Ein Beispiel für solch neuartige automatische Systeme sind "Flight-Management-Systeme" (FMS) - Computer, die aus vorgegebenen Wegpunkten, Leistungsdaten des Flugzeugs sowie Wetterdaten einen sicheren und wirtschaftlichen Routenplan berechnen und das Flugzeug mit Hilfe des Autopiloten entlang dieser Route führen. Als Ein- und Ausgabeschnittstelle des FMS dient die sogenannte Multipurpose-Controll-and-Display-Unit. Sie übernimmt zwei Aufgaben: Die Crew bedient damit den Flugrechner, und gleichzeitig erhält sie von dort alle wesentlichen Informationen angezeigt. Allerdings hat die Analyse der Arbeitssituation in modernen Cockpits gezeigt, daß in diesem Bereich noch Schwachstellen vorliegen.

Flight-Management-Systeme, Schwierigkeiten bei deren Benutzung und damit verbundene Fehlermöglichkeiten sind die Themen eines Forschungsprojekts der TU-Professoren Manfred Fricke und Gerhard Hüttig. Ziel der Wissenschaftler vom Institut für Luft- und Raumfahrt ist es, die Voraussetzungen für bessere Ein- und Ausgabeschnittstellen bei Flight-Management-Systemen zu schaffen. Besonderes Augenmerk legen sie und ihr wissenschaftlicher Mitarbeiter Marcus Tiemann auf die Funktionalitäten, die Flight-Management-Systeme in Zukunft zusätzlich erhalten sollen: Dabei geht es zum einen um die Berechnung einer Flugroute unter vorgegebenen zeitlichen Bedingungen (4D-Flugplanung), zum anderen um die Automatisierung der Routen-Verhandlung zwischen Pilot und Fluglotse. Dafür wird auch der Einsatz neuer Ein- und Ausgabeschnittstellen untersucht, wie z. B. berührungsempfindliche Bildschirme (Touch Pads, Touch Screens), und unter realistischen Bedingungen im Flugsimulator evaluiert. Das Bundesforschungsministerium fördert das Projekt im Rahmen des Verbundvorhabens Cockpit.

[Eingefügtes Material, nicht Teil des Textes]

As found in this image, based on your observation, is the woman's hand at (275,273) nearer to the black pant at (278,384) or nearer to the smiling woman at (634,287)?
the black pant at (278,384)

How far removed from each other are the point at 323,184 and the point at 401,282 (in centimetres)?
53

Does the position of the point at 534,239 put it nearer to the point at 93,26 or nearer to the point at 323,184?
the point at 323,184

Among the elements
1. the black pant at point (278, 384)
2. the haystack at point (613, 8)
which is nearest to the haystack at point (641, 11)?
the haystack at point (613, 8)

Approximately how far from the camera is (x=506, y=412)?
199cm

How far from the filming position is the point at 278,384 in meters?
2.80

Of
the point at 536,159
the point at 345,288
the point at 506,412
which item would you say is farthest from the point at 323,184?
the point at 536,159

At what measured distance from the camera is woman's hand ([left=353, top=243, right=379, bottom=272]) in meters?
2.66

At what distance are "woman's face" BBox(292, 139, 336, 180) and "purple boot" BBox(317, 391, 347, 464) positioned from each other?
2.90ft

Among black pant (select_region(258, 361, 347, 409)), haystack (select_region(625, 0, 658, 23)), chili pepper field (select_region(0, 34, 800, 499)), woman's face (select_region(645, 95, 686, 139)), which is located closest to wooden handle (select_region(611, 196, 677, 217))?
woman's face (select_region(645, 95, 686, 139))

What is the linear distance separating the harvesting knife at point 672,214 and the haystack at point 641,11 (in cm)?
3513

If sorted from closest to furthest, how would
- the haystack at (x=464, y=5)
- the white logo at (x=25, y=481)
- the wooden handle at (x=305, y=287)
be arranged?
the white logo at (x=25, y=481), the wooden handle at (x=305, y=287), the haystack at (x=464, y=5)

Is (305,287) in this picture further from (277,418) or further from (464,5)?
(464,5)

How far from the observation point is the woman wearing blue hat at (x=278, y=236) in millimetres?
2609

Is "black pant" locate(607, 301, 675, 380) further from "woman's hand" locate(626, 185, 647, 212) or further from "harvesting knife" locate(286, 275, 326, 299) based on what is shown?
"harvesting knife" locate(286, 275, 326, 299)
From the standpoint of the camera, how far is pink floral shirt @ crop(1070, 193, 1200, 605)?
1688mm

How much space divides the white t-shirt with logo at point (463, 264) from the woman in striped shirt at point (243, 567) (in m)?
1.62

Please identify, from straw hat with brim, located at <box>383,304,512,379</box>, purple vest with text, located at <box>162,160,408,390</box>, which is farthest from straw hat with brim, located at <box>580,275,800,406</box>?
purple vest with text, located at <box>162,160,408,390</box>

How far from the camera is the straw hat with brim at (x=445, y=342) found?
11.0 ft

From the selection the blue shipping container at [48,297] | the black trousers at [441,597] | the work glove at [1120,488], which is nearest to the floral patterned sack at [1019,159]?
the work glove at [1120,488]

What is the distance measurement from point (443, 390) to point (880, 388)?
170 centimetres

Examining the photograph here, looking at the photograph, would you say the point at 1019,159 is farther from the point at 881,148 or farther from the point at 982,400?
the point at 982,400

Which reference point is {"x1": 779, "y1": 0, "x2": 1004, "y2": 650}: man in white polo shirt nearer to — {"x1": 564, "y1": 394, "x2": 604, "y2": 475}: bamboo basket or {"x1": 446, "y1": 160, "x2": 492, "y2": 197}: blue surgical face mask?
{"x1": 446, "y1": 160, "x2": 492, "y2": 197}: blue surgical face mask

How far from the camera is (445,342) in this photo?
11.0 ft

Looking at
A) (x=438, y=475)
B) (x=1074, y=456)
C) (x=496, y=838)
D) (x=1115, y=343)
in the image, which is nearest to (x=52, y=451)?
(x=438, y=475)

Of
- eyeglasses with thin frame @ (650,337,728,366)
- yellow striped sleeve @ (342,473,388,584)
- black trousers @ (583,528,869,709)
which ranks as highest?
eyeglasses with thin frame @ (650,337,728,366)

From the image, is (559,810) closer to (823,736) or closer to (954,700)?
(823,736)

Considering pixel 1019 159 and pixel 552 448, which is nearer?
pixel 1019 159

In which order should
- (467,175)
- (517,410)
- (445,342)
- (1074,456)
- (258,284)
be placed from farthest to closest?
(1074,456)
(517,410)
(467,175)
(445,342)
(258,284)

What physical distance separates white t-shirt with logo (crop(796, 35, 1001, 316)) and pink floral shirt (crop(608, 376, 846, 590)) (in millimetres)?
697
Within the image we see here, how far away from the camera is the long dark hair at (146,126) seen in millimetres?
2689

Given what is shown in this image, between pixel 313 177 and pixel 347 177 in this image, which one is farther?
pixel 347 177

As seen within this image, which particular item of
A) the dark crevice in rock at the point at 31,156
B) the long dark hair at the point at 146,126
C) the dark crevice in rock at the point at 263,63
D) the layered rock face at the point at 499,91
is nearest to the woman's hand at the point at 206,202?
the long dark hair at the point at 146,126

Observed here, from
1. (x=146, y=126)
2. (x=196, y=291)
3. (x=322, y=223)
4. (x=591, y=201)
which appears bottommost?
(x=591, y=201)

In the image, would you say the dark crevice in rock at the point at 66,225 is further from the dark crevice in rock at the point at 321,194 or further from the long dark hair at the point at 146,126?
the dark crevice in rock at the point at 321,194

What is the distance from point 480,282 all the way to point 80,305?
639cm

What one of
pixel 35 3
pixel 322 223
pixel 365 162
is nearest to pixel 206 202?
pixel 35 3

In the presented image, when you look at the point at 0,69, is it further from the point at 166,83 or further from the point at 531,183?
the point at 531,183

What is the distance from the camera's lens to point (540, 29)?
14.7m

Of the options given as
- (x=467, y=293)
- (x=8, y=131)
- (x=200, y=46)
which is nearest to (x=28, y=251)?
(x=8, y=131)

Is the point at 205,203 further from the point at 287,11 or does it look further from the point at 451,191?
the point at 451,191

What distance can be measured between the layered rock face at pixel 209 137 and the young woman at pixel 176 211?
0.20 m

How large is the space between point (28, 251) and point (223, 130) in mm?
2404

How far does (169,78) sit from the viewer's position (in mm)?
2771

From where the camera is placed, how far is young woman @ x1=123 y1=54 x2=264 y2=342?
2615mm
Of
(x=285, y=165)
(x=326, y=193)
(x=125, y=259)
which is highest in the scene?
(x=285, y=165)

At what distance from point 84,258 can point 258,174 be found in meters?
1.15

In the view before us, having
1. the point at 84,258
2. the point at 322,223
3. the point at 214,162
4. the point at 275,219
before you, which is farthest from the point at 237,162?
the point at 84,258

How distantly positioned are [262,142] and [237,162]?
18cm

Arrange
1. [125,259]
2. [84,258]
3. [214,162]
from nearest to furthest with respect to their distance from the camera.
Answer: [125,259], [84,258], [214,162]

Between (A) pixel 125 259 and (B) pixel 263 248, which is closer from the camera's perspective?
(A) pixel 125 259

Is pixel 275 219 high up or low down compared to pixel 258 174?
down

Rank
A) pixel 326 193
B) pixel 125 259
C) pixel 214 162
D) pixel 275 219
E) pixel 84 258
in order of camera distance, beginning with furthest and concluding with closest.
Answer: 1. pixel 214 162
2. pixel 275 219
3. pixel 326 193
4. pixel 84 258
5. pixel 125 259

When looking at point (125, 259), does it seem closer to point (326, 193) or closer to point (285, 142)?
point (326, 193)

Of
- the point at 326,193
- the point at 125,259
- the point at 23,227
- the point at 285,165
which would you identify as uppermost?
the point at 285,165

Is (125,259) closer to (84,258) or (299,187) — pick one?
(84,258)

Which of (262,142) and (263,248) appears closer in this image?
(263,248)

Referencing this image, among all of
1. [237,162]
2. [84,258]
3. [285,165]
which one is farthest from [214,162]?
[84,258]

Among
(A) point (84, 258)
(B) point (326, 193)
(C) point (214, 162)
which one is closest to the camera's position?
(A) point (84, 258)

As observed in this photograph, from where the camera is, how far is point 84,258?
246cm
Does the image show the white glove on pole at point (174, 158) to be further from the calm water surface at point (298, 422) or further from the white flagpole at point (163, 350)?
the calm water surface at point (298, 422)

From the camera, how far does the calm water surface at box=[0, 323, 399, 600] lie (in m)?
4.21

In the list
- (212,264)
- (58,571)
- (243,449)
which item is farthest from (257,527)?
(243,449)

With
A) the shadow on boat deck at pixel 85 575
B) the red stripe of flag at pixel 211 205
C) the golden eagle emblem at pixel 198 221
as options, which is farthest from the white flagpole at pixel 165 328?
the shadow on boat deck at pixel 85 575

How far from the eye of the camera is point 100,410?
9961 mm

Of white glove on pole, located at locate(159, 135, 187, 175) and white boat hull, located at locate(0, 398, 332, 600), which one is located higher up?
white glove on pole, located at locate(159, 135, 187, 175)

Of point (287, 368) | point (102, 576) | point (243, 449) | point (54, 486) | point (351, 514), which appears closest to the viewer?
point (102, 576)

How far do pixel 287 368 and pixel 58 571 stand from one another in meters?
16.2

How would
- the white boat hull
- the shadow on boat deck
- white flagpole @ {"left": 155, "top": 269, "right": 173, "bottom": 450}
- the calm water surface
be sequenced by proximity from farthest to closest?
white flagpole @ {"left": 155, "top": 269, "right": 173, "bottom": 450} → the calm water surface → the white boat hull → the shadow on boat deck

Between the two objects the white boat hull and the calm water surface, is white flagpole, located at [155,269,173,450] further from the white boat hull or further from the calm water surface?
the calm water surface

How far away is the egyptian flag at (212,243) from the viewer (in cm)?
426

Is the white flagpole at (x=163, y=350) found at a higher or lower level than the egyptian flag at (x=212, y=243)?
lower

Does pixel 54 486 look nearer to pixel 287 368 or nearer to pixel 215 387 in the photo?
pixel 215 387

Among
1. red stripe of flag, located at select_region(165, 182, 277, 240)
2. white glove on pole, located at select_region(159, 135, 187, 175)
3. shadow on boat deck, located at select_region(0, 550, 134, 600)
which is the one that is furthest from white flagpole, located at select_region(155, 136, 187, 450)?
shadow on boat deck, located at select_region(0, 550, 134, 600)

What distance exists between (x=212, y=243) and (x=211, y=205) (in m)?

Ein zweites TU-Projekt, das ebenfalls im Verbundvorhaben Cockpit angesiedelt ist, beschäftigt sich mit grundlegenden Aspekten der automatisierten Flugrouten-Verhandlungsführung zwischen dem FMS und der Flugsicherung. Die Professoren Fricke und Hüttig arbeiten hier mit ihrem Assistenten Christian Riede an geeigneten Verhandlungsprozessen und Datenübertragungsprotokollen zwischen Bord- und Bodensystemen. Um die Interaktion zwischen Piloten und Flight-Management-System sowie zwischen Lotsen, Piloten und Flugsicherungssystemen zu untersuchen, werden die TU-Wissenschaftler ein neu aufgebautes Simulationssystem namens "Bord - Data Link - Boden" nutzen. Die Bordseite mit Cockpit wird durch den Airbus-A340/330-Flugsimulator des Zentrums für Flugsimulation Berlin (ZFB) am Institut für Luft- und Raumfahrt in der Marchstraße dargestellt. Den digitalen Übertragungskanal zwischen Bord-Boden mit seinen spezifischen Datenübertragungs-Protokollen stellen sie über eine mit dem Simulator verbundene Rechnerumgebung dar.

Beide Projekte haben im September letzten Jahres ihre Arbeit aufgenommen und werden bis Ende 1998 vom Bundesforschungsministerium mit Stellen für die zwei wissenschaftlichen Mitarbeiter und zwei studentische Hilfskräfte gefördert.